Although when we all think about the air force we all tend to remember the aircraft and crews and mostly pilots.
Maybe because we all wanted to be pilots, but there was more to a squadron then what went on in the air.
One of the many forgotten roles were those of the Despatch Rider Letter Service. There are many occasions when
use of radio or land lines was out of the question. And there were times when it had to be a written order or
perhaps a package that could not be sent quickly in any other way.
Being a Despatch rider would seem to be a dream assignment for any young man, or women for there were women riders as well.
Racing around the British country side on a BSA, Norton, Matchless, Ariel or perhaps a Harley was more
involved more then just jumping on the motor bike and taking off.

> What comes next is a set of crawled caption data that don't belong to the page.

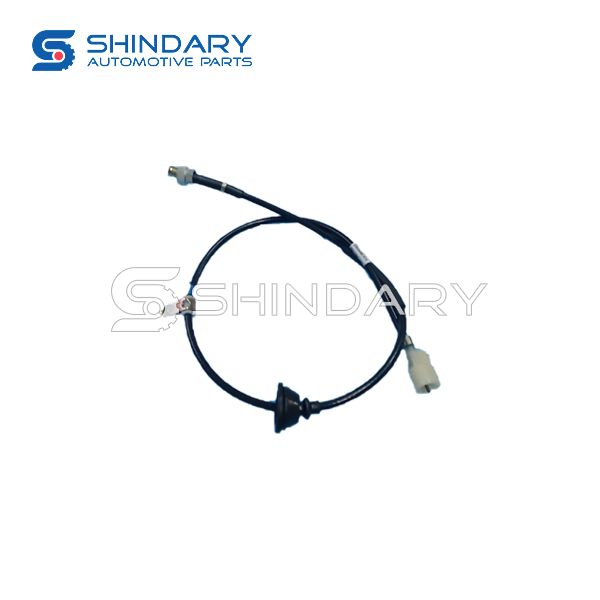 Cable Y031-130 for CHANA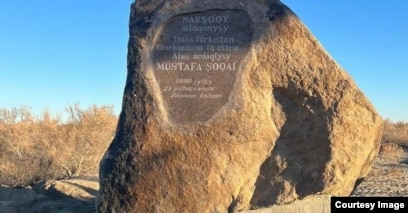 ХХХ Лена Беркова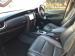 Toyota Fortuner 2.4GD-6 auto - Thumbnail 7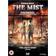 The Mist [DVD]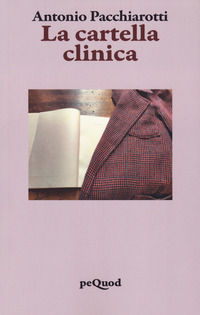 9788860683083 - La cartella clinica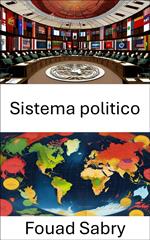 Sistema politico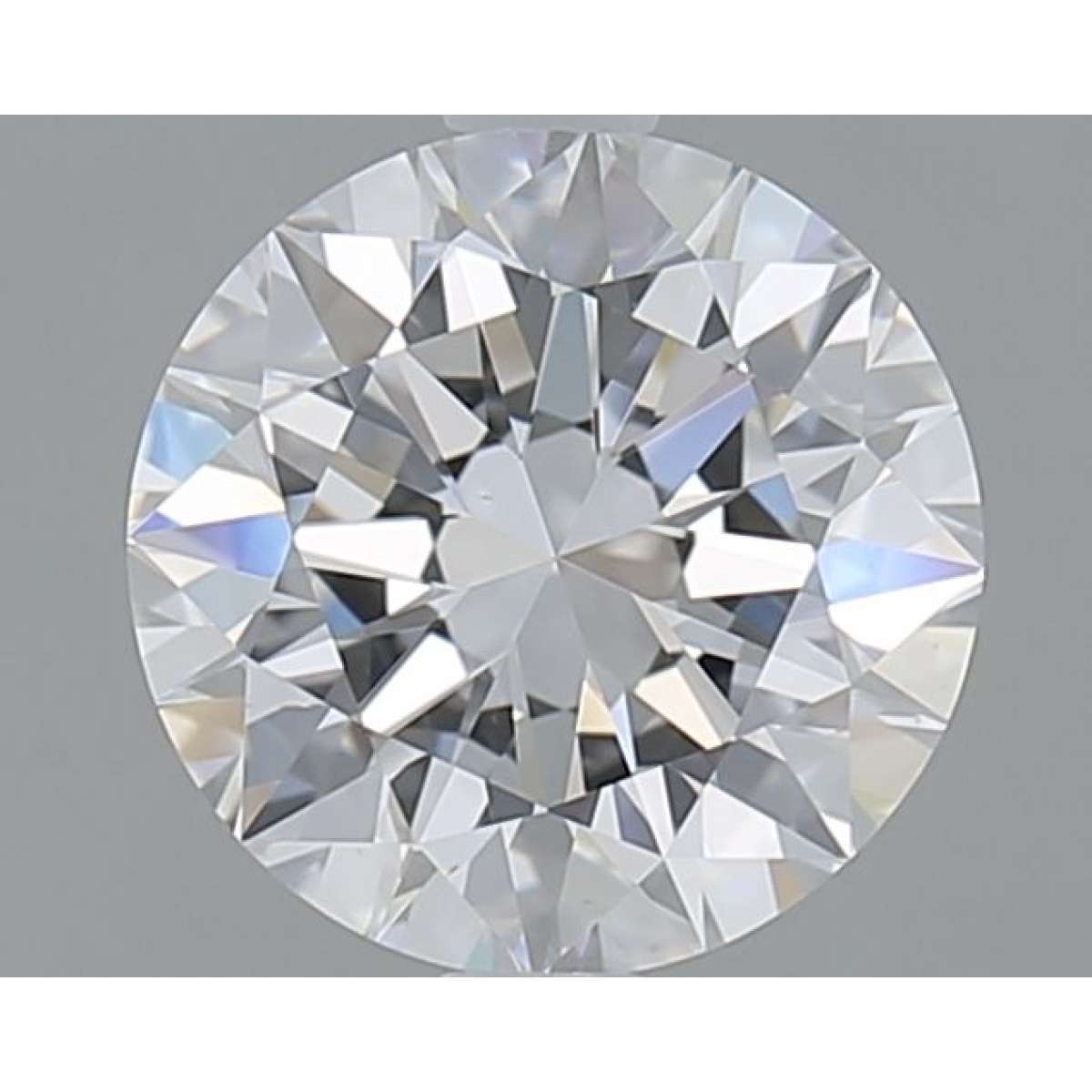 Certified Diamond GIA Carats 1.3 Color D Clarity VS1 EX EX EX Fluorescence NON Brown No Green No Milky No EyeClean 100% Certified Diamond GIA Carats 1.3 Color D Clarity VS1 EX EX EX Fluorescence NON Brown No Green No Milky No EyeClean 100%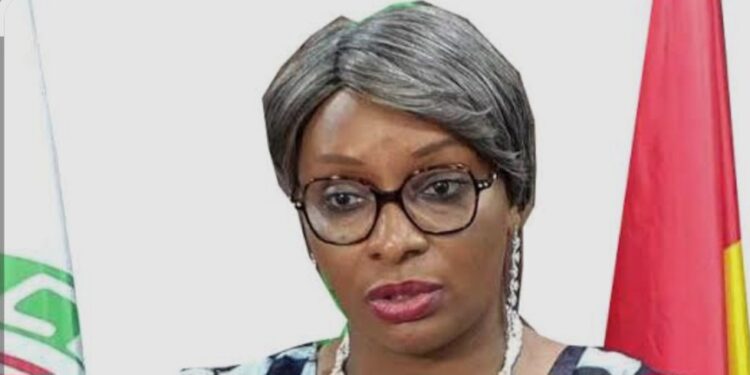 Processus électoral: la DGE lance un cadre de concertation entre acteurs politiques et institutionnels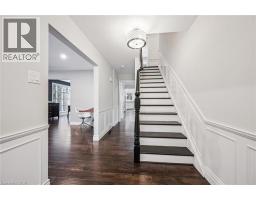 340 COLERIDGE Drive - 6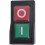 N603746 Table Saw Switch Replacement Compatible with DeWalt DWE7485 DWE7491RS Table Saws 2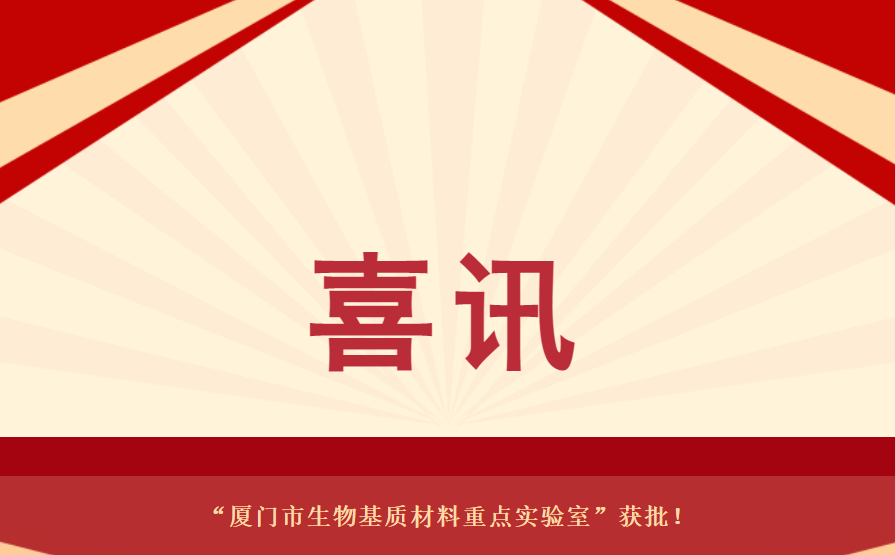 3377体育-全网最全最有态度的体育赛事直播平台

Being a rider was a trade like any other of the many trades available to those that enlisted. The rider
had to take navigation and map reading and be proficient at it. For in war time Britain the road signs and
any identifying forms of civilian road travelling assistance had all been removed. Add to that the British
weather with it's fog, rains and other hazards to a rider.
LAC Marcel Aubin was assigned originally to Base 62 at East Moor in April of 1943 and later to 419 squadron. His trade and skills
later took him to France and to Paris itself as the need for quick communications in the former occupied country
expanded as the war fronts moved closer to Germany.
Marcel completed his enlistment and returned to his home town of East Angus in the Eastern Townships of Quebec. Where he
raised his family and worked until his passing in 1975 at the young age of 56.